Stel dat de vergelijking afgeleid door uw spreadsheetprogramma inderdaad y = (0,3) x ^ -2,5 was en de relatieve mobiliteit van een bepaalde voorbeeldband 0,68 was. Als u 0,68 in uw vergelijking vervangt, vindt u het volgende:
y = (0,3) (0,68) ^ - 2,5
Met behulp van uw rekenmachine verhoogt u 0,68 naar de -2,5 en vindt u het volgende:
y = (0,3) (2,62)
y = 0,786
wat dan de geschatte grootte in kilobasen van het DNA in een van de banden van uw monster zou zijn.
plasmiden
Merk op dat u al dan niet de instructies in dit gedeelte moet gebruiken. Agarosegelelektroforese wordt vaak gebruikt om te bevestigen dat een plasmide een gegeven insert bevat. Als u niet met plasmiden werkt, kunt u deze sectie overslaan. Als dit het geval is, kunt u deze instructies volgen.
Merk op dat als u met ongesneden of ingesneden plasmiden werkt, u de grootte niet kunt schatten met behulp van de procedure uit sectie 1 hierboven. Dat komt omdat ongesneden en ingesneden plasmiden migreren met verschillende snelheden dan lineair DNA.
Vergelijk het aantal banden in elke rij. Bedenk dat een restrictie-enzym DNA knipt op plaatsen waar een bepaalde sequentie, de restrictieplaats genoemd, voorkomt. Als een monster werd behandeld met TWEE restrictie-enzymen, zouden een band voor het insert en een band voor de rest van het plasmide beide aanwezig moeten zijn. Dat komt omdat het insert wordt geflankeerd door twee restrictieplaatsen, elk voor een ander enzym, dus sneden op beide plaatsen zullen het insert van het plasmide bevrijden. Een snee op slechts één plaats daarentegen zal het plasmide omzetten in lineair DNA. Een monster dat zonder restrictie-enzymen of één restrictie-enzym is gesneden, zou dan een enkele band moeten hebben, terwijl een monster dat met twee restrictie-enzymen is gesneden twee banden zou moeten hebben.

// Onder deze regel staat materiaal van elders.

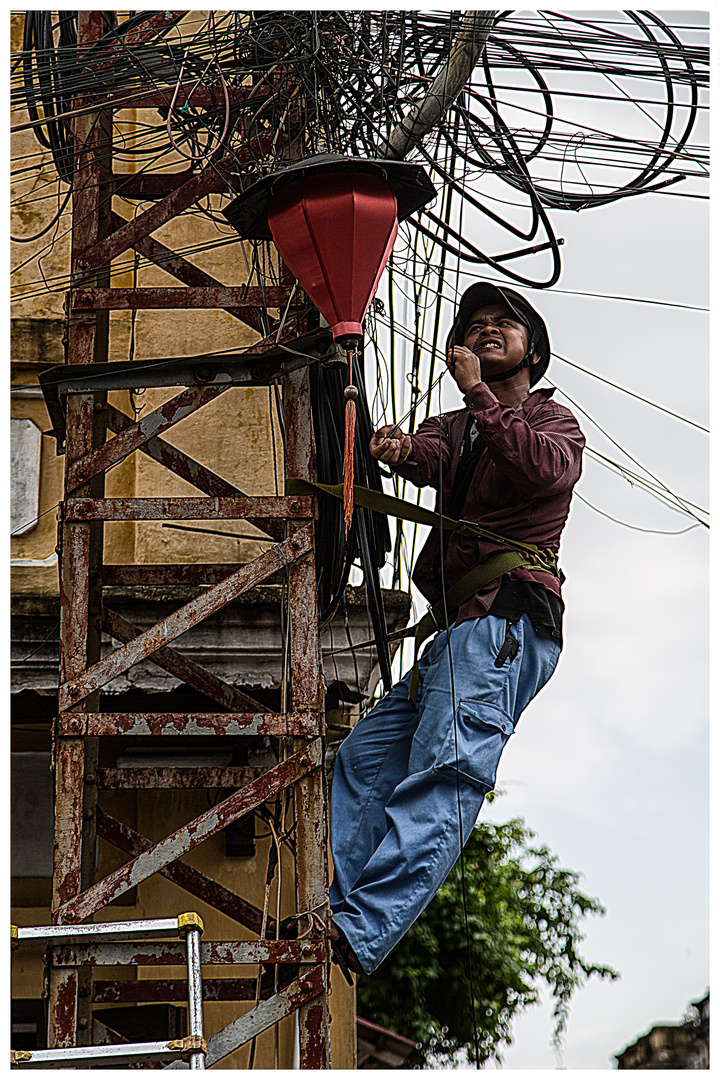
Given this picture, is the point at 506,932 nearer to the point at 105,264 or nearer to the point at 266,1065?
the point at 266,1065

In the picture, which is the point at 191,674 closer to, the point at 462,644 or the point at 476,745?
the point at 462,644

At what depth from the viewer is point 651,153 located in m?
5.23

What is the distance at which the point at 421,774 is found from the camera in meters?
4.23

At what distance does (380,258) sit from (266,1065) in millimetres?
4295

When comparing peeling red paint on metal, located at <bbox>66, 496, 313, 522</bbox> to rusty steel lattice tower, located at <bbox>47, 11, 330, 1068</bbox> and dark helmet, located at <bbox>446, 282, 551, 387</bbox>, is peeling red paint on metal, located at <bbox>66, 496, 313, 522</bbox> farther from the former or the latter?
dark helmet, located at <bbox>446, 282, 551, 387</bbox>

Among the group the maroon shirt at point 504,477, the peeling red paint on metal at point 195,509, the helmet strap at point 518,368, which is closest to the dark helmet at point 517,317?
the helmet strap at point 518,368

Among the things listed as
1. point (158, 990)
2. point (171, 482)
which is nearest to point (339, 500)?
point (171, 482)

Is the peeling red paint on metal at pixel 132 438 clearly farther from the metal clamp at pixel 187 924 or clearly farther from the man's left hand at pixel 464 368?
the metal clamp at pixel 187 924

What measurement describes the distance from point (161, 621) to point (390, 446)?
3.91 ft

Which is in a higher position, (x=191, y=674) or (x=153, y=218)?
(x=153, y=218)

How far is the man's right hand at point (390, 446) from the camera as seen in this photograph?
470 cm

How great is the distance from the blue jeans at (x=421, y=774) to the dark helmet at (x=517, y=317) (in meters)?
1.17

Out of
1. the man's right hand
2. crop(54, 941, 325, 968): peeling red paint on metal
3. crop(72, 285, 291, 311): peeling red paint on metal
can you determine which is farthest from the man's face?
crop(54, 941, 325, 968): peeling red paint on metal

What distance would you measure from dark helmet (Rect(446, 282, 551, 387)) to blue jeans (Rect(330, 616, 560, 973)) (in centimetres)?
117
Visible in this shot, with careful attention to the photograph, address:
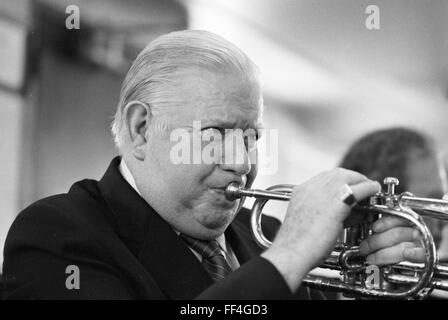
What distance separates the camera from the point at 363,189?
103cm

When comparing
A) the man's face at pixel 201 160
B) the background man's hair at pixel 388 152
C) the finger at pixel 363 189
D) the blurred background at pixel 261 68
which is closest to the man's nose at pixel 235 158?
the man's face at pixel 201 160

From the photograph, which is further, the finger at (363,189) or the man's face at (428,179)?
the man's face at (428,179)

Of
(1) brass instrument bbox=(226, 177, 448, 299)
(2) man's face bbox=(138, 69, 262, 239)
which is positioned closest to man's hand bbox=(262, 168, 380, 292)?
(1) brass instrument bbox=(226, 177, 448, 299)

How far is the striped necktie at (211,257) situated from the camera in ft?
4.06

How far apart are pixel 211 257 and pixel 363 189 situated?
366mm

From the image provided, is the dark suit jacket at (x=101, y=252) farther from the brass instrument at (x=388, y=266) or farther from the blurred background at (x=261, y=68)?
the blurred background at (x=261, y=68)

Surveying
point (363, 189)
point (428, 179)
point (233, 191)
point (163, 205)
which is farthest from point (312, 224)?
point (428, 179)

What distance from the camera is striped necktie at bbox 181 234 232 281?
4.06 feet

Pas op voor banden die zijn gemaakt door genuanceerd plasmide DNA. Een ingesneden plasmide heeft alleen een snede in een enkele streng, dus migreert het langzamer dan een gesneden plasmide. Gesneden plasmiden migreren op hun beurt langzamer dan ongesneden DNA.
Schat de grootte van het inzetstuk met behulp van de procedure die wordt beschreven in sectie 1 en bepaal of het overeenkomt met uw verwachtingen (afhankelijk van het experiment).